# 03 Altima 2.5l Fuel flooding



## Sasquatch88 (Sep 7, 2020)

So i have 2003 altima 2.5l (bought from auction) since buying, I've had to replace valve cover for spark plug gaskets, and maf sensor. Now its having another crank no start problem. It's flooding 2 cylinders especially, but i wanted to check fuel pressure and installed a fuel pressure gauge now starts fine but take about 2-3 seconds of cranking. I don't understand how adding a fuel pressure gauge inline made it start and run fine everytime now? Thoughts please


----------



## rogoman (Dec 16, 2004)

The proper place to Tee-in a temporary fuel pressure gauge is between the fuel feed hose and the fuel rail. If it's now running good after installing the fuel pressure gauge, there may have been some debris in the fuel line when you disconnected the quick-connectors which may have impeded fuel flow. 
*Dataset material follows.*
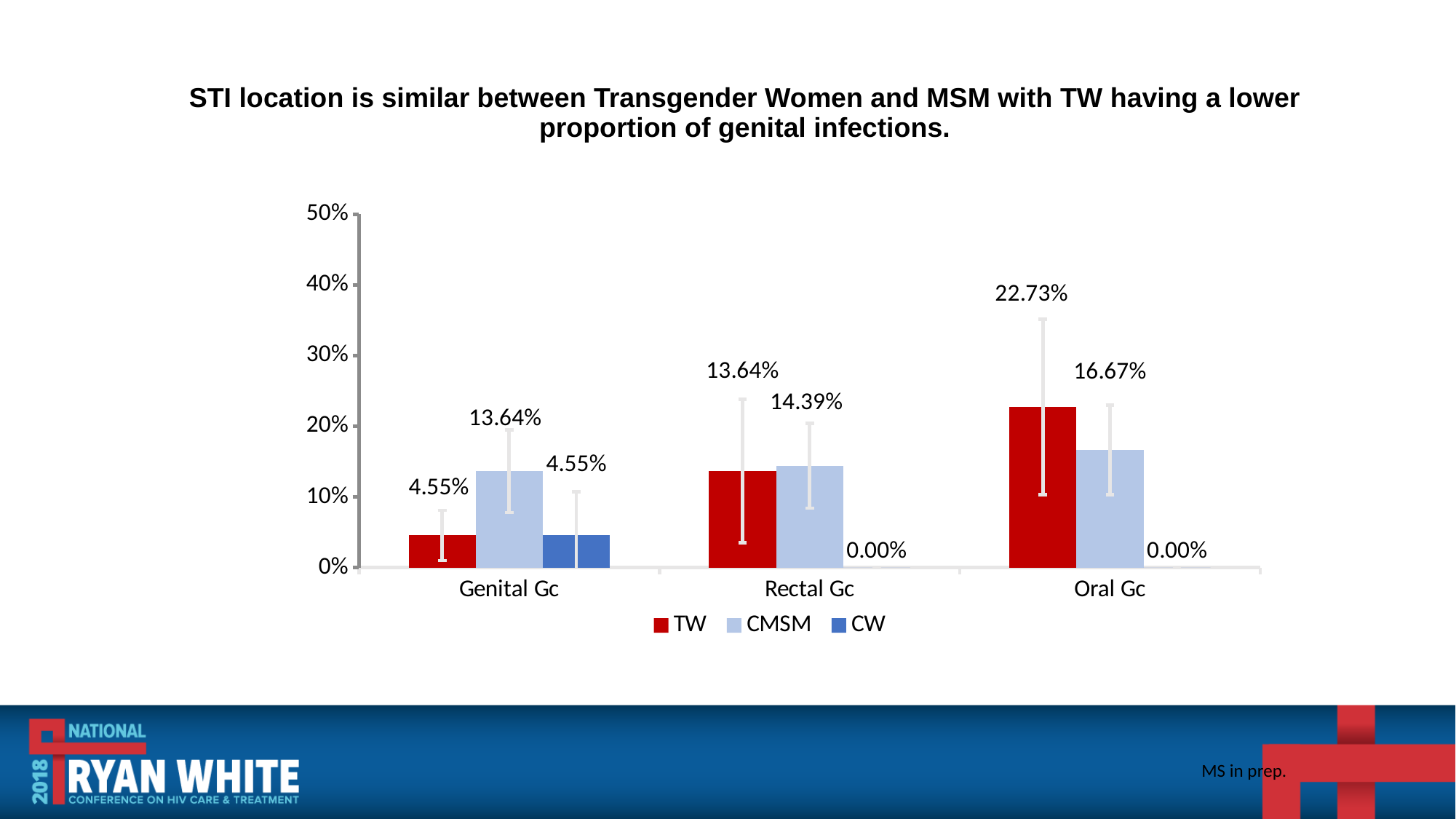
What is the value for TW in the Genital Gc category? 4.55% Is the value for TW in the Oral Gc category greater or less than 20%? greater What is the value for CMSM in the Rectal Gc category? 14.39% What is the difference between the TW and CMSM values in the Oral Gc category? 6.06% How many categories are shown on the x axis? 3 Which is larger in the Genital Gc category, the TW value or the CMSM value? CMSM What is the value for TW in the Oral Gc category? 22.73% How many series does the legend list? 3 In which category does the TW series have its highest value? Oral Gc What is the value for CW in the Oral Gc category? 0.00% In which category does the CMSM series have its lowest value? Genital Gc What kind of chart is shown on the slide? Bar chart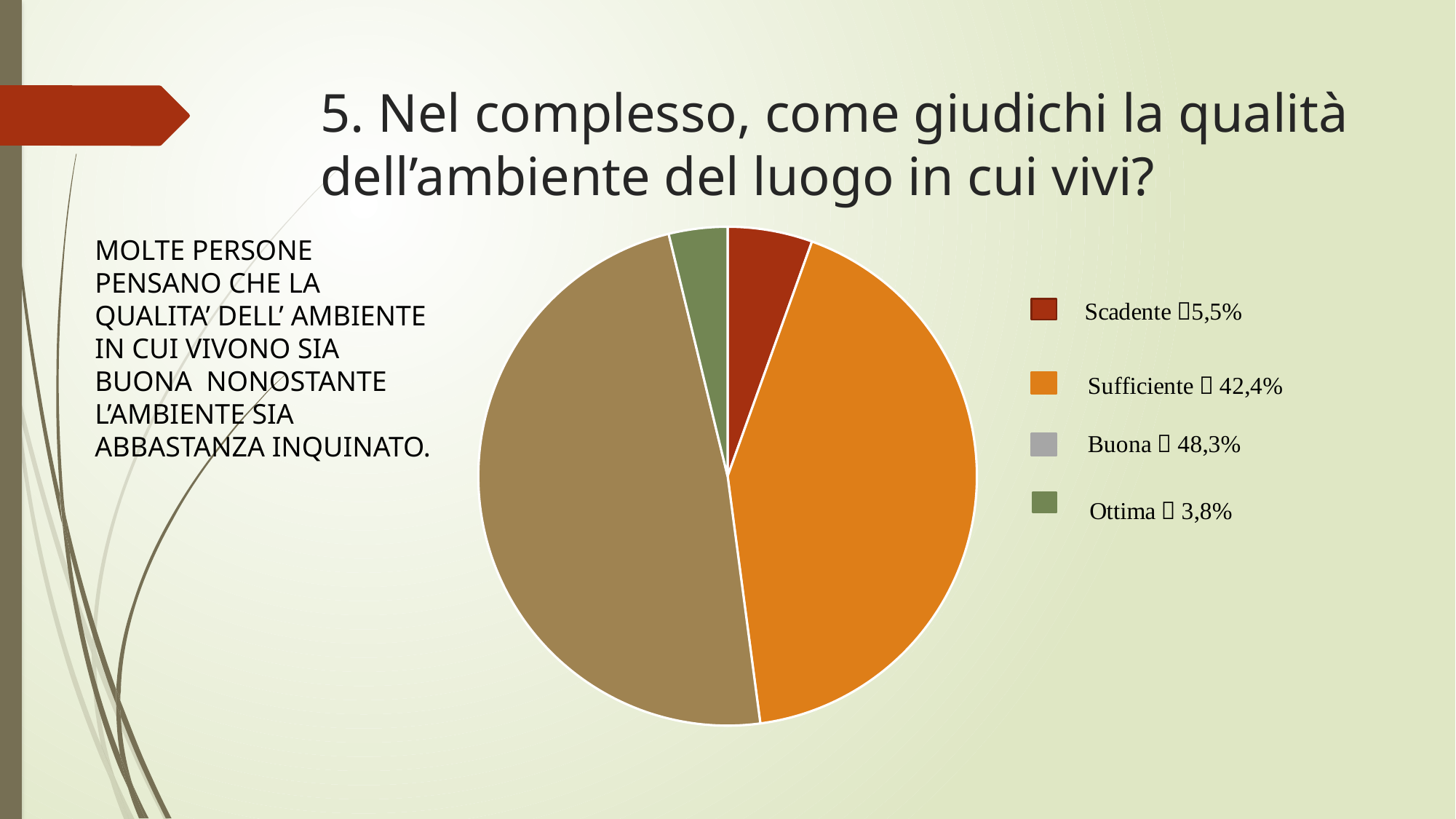
What colour is the slice for Sufficiente? orange What percentage of respondents rated the environment quality as Sufficiente? 42,4% What percentage of respondents rated the environment quality as Buona? 48,3% How many categories does the pie chart have? 4 What is the difference between the Buona and Sufficiente shares? 5,9% What percentage of respondents rated the environment quality as Ottima? 3,8% Which category has the largest share of the pie? Buona Which category has the smallest share of the pie? Ottima What kind of chart is shown on the slide? pie chart What is the difference between the Scadente and Ottima shares? 1,7% Which is larger, the share for Scadente or the share for Ottima? Scadente What percentage of respondents rated the environment quality as Scadente? 5,5%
If you're encountering fuel flooding on those two cylinders, then you've got leaking fuel injectors. If that's the case, it's best to just replace all four injectors considering the age of the vehicle. Best place to buy re-man injectors is from rockauto.com


----------



## smj999smj (Jan 1, 2006)

I don't have an answer to the fuel gauge "fix," but when dealing with flooded cylinders on early QR25DE engines (pre-2004), it's a good idea to check the engine compression. They were known for having the catalyst substrate in the exhaust manifold break down and get sucked into the engine past the exhaust valve during the variable timing's EGR process. This resulted in scored cylinder bores and poor ring sealing, thus low compression.


----------